Cochran, the first woman to break the sound barrier, had been a divisive person for the Mercury 13. She had been born poor in Florida, but was now – primarily through marriage – an extremely wealthy woman living in California. Through her financial backing, she gave these women the opportunity to achieve their dreams of becoming astronauts, yet simultaneously contributed to putting them on hold through her testimony in Congress. Jerri Truhill had been outspokenly negative about Cochran when we’d met in 1997. What was Wally’s view of Cochran?
‘She was always nice to me because I came from Taos,’ said Wally. Cochran liked the town and often visited. ‘We talked about the people we knew there and the artists. She was always okay with me and the fact that I was doing so well and how physically fit I was. You know what, you take women that are married with two or three kids, they couldn’t do what I did. I don’t think the twins were married.’
After the Parade magazine revelations, Dr W Randolph Lovelace himself was quoted in a 28 May 1961 edition of the Daily Oklahoman. The article announced: ‘Oklahoma’s second lady astronaut has completed the medical and physical competence tests of possible future space flights, one of the nation’s top medicine experts disclosed here Saturday.’
The first Oklahoman was Jerrie Cobb. As Wally was an OSU graduate and working in Oklahoma, she was the second. Cobb had just b
een announced as a NASA consultant by the space agency’s head, James Webb. Interestingly, the writer noted that ‘Dr Lovelace, expressing a view contrary to that expressed privately by some scientists here, said women will make space flights eventually.’

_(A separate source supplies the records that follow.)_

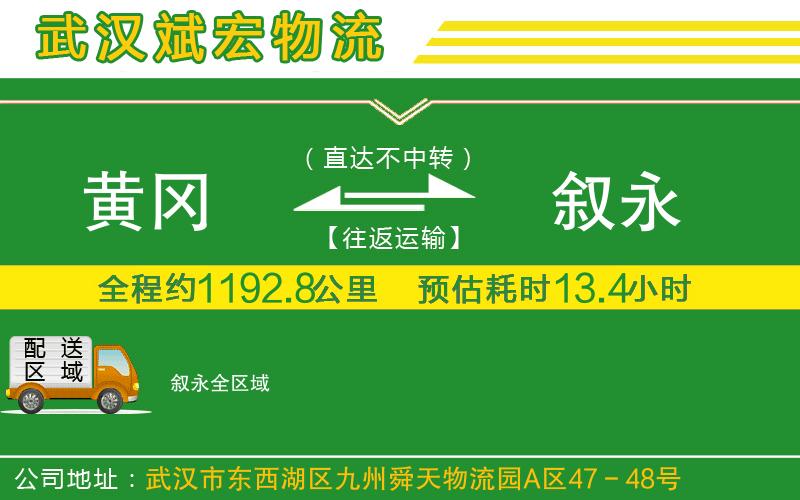 黃岡到敘永物流公司
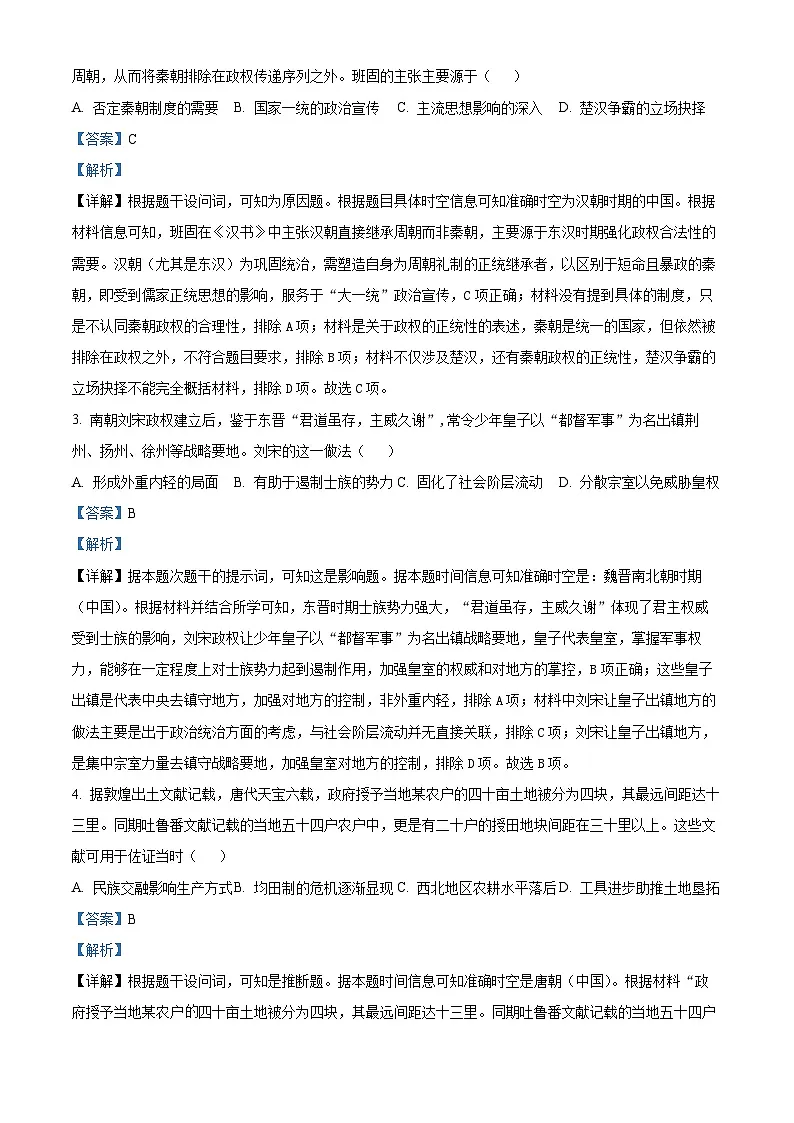 精品解析:2025届广东省揭阳市高三下学期模拟测试(二)历史试题(解析版)第2页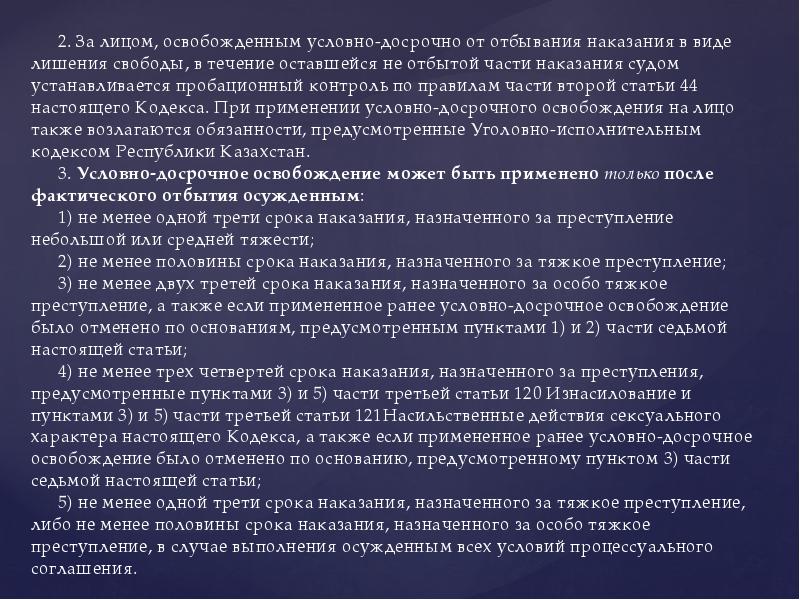 Условно досрочное ук. Условно-досрочное освобождение от отбывания наказания. Наказание в виде лишения свободы. Освобождение от наказания условно досрочно. Места отбытия наказания в виде лишения свободы.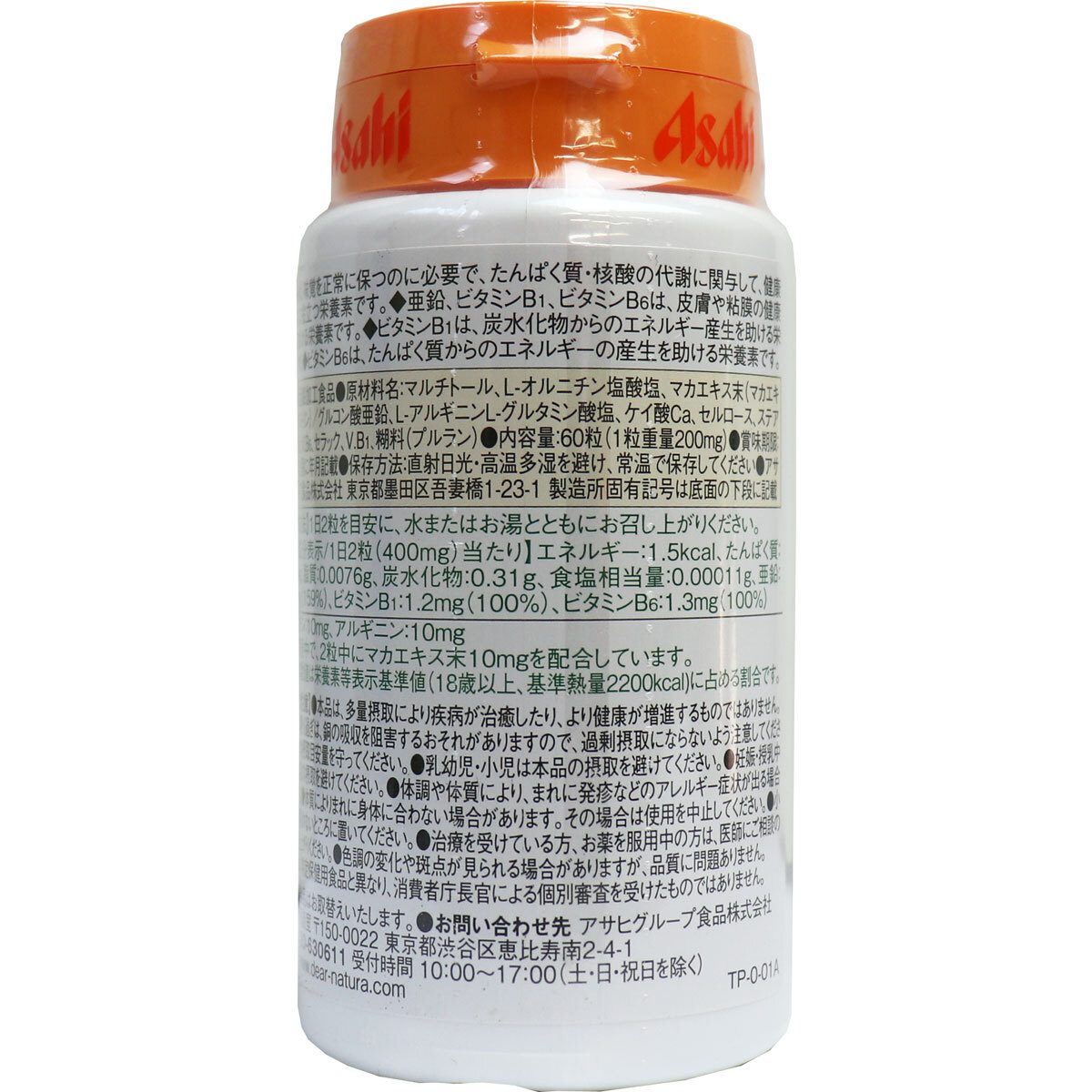 item_image_2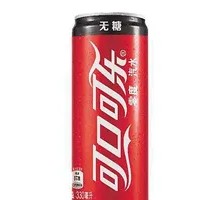 Coca-Cola Zero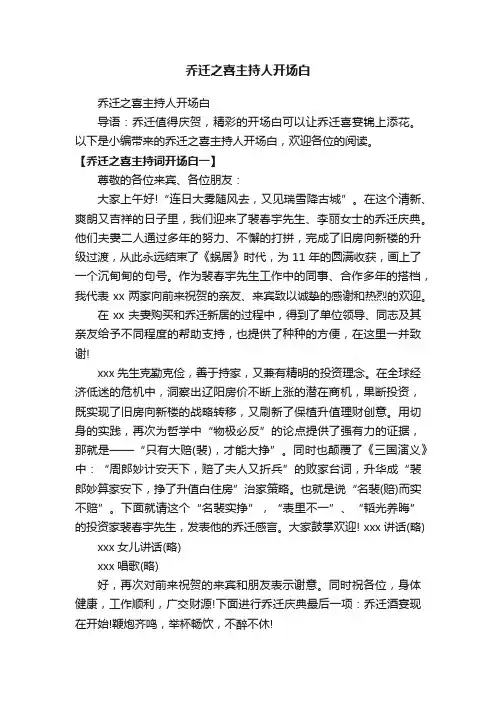 乔迁之喜主持人开场白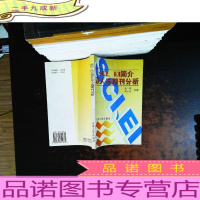 SCI、EI简介及入选期刊分析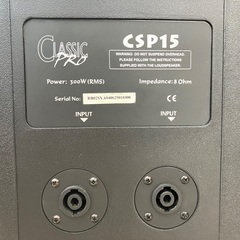 CLASSIC PRO CSP15 (300 W / 8 OHM) 超美品！　動作品の画像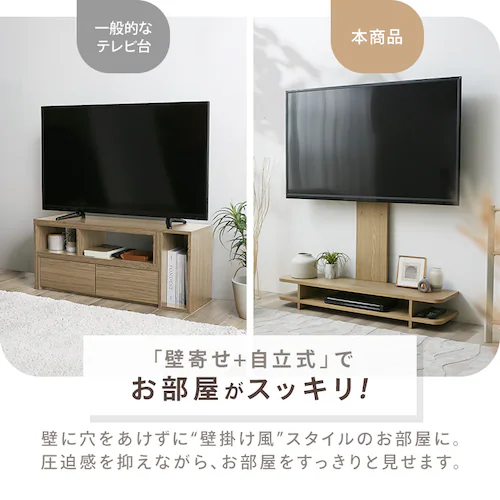 テレビスタンド PTS1190 ナチュラル_3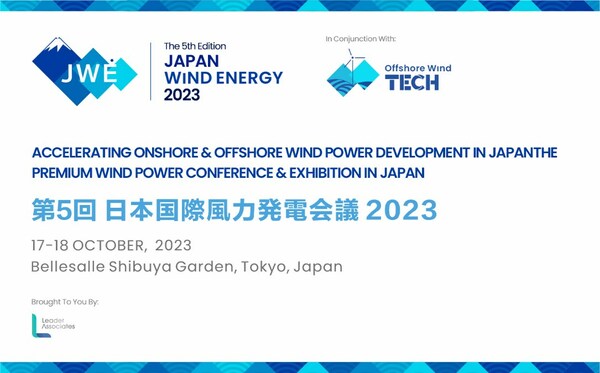 第五届日本风能大会将于10月17-18日在东京召开。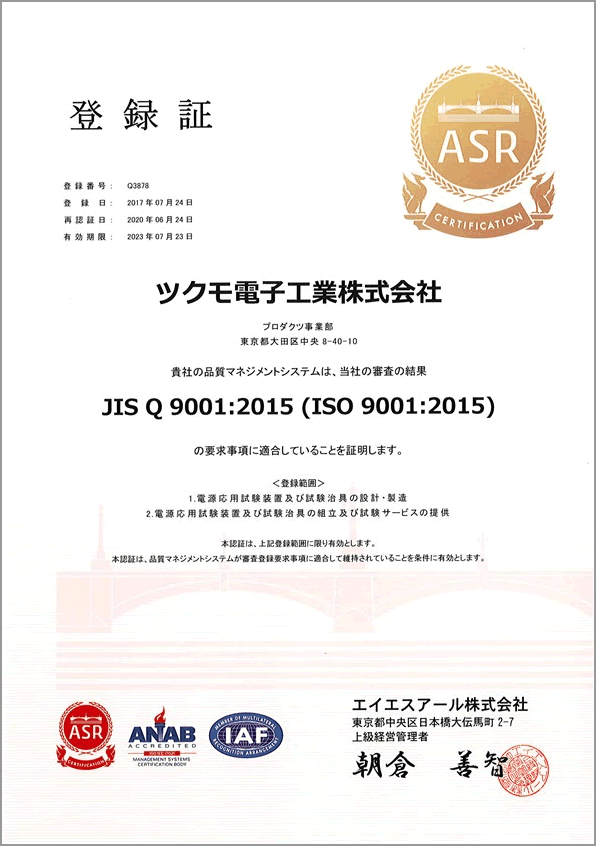 ISO9001認定証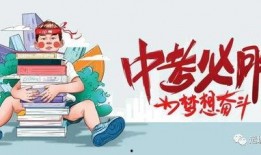 石家庄悬空爆料最新消息,揭秘背后惊人真相！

‘Sometime in the future,’ said Lovelace, ‘we don’t know when, women will go into space – just as they have gone into everything else.’ He had also heard rumours that the Russians were possibly preparing to send women on space flights.
A month later, in the 27 June 1961 issue of the Daily Oklahoman, it was announced that Wally Funk ‘Dreams of Becoming First Woman in Space’. It noted her flying achievements and included the fact that, the year before, the Ninety-Nines had named Wally ‘the top woman aviator in the nation’.
The article also quoted her OSU Flying Aggies coach and flight instructor, Tiner Lapsley. Wally was the only female member of the club, and had also stayed with Lapsley and his wife. The piece provided a professional and personal insight into what this energetic, determined seventy-eight-year-old was like as a twenty-one-year-old.
‘She always wanted to compete with the boys,’ Lapsley said. ‘She was an extremely active girl. There’s not a lazy bone in that girl’s body … She tried to help the mechanics, mowed the grass around the airport and gassed up the airplanes – most boys don’t like to do it because it’s too hard.’
In other words, over fifty years later, Wally hadn’t changed. The article noted that Wally ‘dressed like a boy, always wearing blue jeans, baggy flight shirts and hair cut short.’ While growing up, Wally ‘played tackle football with the best of them’.